In short, there is indeed a balance sheet recession. But it is not consumer balance sheets that are driving it.
Nor is the effective money supply up to the Fed. It is leaning against the gale force deflation coming from deleveraging in the private financial sector. That deleveraging is driven by actual credit market behaviors - defaults - 20 times worse than past average rates.
The banks are not expanding their loans because the people are flat not paying them back, and because they were slaughtered for the level of risk they were already running at 2007 asset sizes. They need a prolonged period of steep yield curve and falling default rates to repair *their* balance sheets.
Until then, the banks being capital constrained not reserve constrained, the Fed adding reserves does increase effective money supply, but without the usual multiplier.
The best thing the policy mix can do to speed this along is to encourage the rights of creditors and straighten out the lawyer and populist created mess in the resolution system for real estate collateral, work to get default rates down generally, and do as little as possible that strains the banking system for the benefit of everyone else.
Needless to say, besides the Fed, nobody is doing any of that. Instead every pol wants bankers scalped.
It is necessary to point out that a thriving capitalist economy without thriving capitalist financiers is a round square and a misunderstanding.
People need to make up their minds whether they want one; if they do, then bankers getting rich is the entry fee, and beating them up at every turn will not work.
I apologize for the late comment.
ReplyDeleteI had a sophomore in Principles of Macro ask this question this week:
If an increase in savings is good for investment, kapital accumulation, and productivity, doesn't a balance sheet correction-- both households and government saving more-- also reduce the incentives that firms have to Invest? Why would firms accumulate physical capital that will help increase future production if households and governments are no longer going to be buying as much?
I understand the exchange rate and net exports channel.

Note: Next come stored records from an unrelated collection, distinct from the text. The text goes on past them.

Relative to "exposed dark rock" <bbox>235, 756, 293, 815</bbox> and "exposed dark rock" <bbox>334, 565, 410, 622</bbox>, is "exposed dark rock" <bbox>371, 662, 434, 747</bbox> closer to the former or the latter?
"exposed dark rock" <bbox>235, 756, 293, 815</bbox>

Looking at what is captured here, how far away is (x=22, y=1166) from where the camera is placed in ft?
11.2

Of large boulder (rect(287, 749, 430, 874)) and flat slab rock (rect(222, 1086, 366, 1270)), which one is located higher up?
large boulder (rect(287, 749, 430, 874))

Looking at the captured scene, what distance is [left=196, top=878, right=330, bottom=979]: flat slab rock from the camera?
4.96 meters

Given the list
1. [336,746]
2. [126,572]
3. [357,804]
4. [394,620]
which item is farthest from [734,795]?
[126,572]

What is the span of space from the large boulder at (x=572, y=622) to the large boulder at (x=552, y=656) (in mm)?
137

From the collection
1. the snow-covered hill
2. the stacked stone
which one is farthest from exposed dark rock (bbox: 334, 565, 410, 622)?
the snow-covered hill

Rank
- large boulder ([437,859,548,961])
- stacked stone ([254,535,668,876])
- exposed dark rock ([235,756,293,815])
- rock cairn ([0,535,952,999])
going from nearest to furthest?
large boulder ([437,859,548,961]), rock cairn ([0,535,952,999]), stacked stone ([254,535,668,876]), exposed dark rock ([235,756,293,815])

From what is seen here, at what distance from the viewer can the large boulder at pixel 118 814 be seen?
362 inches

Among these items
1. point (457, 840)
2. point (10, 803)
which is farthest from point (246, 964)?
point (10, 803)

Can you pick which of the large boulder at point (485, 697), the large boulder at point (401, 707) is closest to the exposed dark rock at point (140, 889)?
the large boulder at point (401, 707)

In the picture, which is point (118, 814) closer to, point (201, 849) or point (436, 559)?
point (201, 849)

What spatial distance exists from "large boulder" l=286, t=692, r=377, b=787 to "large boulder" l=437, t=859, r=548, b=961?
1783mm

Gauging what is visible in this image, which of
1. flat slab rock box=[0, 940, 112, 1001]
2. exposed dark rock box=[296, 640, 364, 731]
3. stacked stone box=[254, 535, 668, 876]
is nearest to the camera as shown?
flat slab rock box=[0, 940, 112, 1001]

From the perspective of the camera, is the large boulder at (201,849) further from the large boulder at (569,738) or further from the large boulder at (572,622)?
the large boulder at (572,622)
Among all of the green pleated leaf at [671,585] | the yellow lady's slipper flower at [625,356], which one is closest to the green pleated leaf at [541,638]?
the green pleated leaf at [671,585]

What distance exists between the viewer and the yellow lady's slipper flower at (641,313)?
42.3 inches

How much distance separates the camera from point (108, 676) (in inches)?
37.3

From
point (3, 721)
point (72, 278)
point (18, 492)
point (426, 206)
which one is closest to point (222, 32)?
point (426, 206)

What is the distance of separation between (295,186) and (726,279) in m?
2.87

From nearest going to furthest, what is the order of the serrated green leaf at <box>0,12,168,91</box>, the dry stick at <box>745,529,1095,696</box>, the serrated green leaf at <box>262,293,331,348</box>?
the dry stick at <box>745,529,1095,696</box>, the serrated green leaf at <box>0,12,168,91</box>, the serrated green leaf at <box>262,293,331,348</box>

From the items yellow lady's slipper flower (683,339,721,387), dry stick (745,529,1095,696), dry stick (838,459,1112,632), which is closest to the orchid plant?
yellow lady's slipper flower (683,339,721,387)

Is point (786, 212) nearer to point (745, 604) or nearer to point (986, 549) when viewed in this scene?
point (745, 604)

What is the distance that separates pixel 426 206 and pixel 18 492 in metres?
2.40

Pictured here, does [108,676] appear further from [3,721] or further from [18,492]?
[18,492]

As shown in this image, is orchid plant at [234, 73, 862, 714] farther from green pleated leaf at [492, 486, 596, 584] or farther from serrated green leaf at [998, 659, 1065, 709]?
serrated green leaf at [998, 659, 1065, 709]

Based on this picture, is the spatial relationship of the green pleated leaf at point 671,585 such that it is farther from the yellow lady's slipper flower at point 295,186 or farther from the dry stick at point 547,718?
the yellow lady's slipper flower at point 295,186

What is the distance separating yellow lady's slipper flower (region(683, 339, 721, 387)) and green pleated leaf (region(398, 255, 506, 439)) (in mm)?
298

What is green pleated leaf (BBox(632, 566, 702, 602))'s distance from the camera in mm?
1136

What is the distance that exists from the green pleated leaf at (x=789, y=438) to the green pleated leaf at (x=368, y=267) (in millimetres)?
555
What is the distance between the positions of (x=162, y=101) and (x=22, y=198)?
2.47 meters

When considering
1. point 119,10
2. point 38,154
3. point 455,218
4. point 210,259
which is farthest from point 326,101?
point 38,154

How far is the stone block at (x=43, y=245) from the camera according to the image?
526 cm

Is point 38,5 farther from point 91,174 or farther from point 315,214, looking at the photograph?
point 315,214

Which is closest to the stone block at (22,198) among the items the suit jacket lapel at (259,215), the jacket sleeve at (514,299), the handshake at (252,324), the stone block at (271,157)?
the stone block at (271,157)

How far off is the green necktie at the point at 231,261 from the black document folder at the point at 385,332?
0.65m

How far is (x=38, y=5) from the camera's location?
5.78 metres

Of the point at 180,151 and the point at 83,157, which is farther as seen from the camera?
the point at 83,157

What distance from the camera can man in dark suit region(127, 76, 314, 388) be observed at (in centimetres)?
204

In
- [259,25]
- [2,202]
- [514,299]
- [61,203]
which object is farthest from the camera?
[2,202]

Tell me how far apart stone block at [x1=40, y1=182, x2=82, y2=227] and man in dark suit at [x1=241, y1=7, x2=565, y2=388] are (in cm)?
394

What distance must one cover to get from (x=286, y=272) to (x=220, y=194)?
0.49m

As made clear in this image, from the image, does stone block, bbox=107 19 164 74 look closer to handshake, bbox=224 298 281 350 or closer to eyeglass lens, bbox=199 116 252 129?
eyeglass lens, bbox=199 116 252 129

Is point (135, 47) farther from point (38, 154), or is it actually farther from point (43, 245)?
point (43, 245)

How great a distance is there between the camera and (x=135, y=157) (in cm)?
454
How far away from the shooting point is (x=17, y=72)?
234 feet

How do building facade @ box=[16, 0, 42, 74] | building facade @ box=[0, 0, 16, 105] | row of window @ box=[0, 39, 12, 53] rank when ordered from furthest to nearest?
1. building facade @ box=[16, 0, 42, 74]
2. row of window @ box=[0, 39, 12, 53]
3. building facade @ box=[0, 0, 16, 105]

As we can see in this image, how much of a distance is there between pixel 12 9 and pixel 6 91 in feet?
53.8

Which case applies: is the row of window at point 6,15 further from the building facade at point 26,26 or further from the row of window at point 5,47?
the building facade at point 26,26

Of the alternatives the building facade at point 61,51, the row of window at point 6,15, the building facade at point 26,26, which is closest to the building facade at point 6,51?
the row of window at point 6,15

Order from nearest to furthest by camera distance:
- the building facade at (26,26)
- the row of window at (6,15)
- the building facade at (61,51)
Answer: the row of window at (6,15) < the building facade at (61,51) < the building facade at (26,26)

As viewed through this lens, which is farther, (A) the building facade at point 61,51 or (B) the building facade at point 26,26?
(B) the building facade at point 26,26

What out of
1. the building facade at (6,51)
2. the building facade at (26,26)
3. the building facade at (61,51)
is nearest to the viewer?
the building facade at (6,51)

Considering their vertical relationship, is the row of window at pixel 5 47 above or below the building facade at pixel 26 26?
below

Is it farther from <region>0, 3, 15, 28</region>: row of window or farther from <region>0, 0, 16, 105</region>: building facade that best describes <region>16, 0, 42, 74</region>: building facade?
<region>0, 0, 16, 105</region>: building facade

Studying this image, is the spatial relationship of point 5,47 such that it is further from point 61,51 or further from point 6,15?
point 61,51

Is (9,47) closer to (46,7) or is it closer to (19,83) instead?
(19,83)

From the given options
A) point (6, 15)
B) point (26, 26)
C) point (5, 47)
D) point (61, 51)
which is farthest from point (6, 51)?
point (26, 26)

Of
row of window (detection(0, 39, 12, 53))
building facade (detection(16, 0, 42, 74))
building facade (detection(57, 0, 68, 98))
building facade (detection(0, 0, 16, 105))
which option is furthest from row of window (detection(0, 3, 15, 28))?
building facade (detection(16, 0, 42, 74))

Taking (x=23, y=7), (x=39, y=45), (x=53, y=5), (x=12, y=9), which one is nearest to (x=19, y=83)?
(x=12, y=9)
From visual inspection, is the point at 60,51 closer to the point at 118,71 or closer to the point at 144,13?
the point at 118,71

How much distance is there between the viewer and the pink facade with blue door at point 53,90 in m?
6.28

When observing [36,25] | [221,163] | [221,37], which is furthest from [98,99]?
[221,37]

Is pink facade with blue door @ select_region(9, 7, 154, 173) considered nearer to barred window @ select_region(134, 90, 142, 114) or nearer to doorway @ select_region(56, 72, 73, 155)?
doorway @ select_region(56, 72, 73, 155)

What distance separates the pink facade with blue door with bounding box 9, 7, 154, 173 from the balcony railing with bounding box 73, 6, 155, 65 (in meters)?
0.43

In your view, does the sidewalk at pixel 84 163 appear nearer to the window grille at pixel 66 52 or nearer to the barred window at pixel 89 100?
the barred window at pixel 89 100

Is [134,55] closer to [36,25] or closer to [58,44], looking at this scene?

But without it, there doesn't appear to be a good answer to his question.
I answered by discussing how our government was dissaving and households also in recent years, making us a net borrower (and importer, though in the course we are weeks away from how that works).
He was simply asking from a micro standpoint. If Consumption falls, what incentives do firms have to Invest?
I think the classical view would be that prices would fall, enticing households to spend more again. But doesn't that get us right back where we started?
In the above post the answer seems to be simply "let the Fed target NGDP expectations so that firms continue to have that expectation of future sales and continue to Invest." But to a sophomore that sounds like "The Fed should trick firms into thinking households and government aren't consuming less." Does my problem make sense?
To summarize my previous question, if the Fed targets nominal spending and wants it to increase from current level, that necessarily means that it wants saving by households to decrease (or net exports to increase). But how do we reconcile the idea that saving is good because it leads to capital accumulation with the idea that saving is bad (increased nominal spending is good) because it causes firms to Invest less at any price? That's the apparent paradox I'm trying to answer.
ReplyDeleteIs the problem not that households are saving too much but rather that they're saving the wrong way-- liquid assets like cash instead of less-liquid assets like stocks/bonds? And that's how I should answer the student's question?
Andy Harless's account seems to me to be the closest to my own personal experience of what is going on. Neither households nor businesses want to borrow money - households, because they are too poor and are paying down debt, and businesses because they don't see any return on investment for borrowed money spent on capital goods and hiring, since their customers are so poor.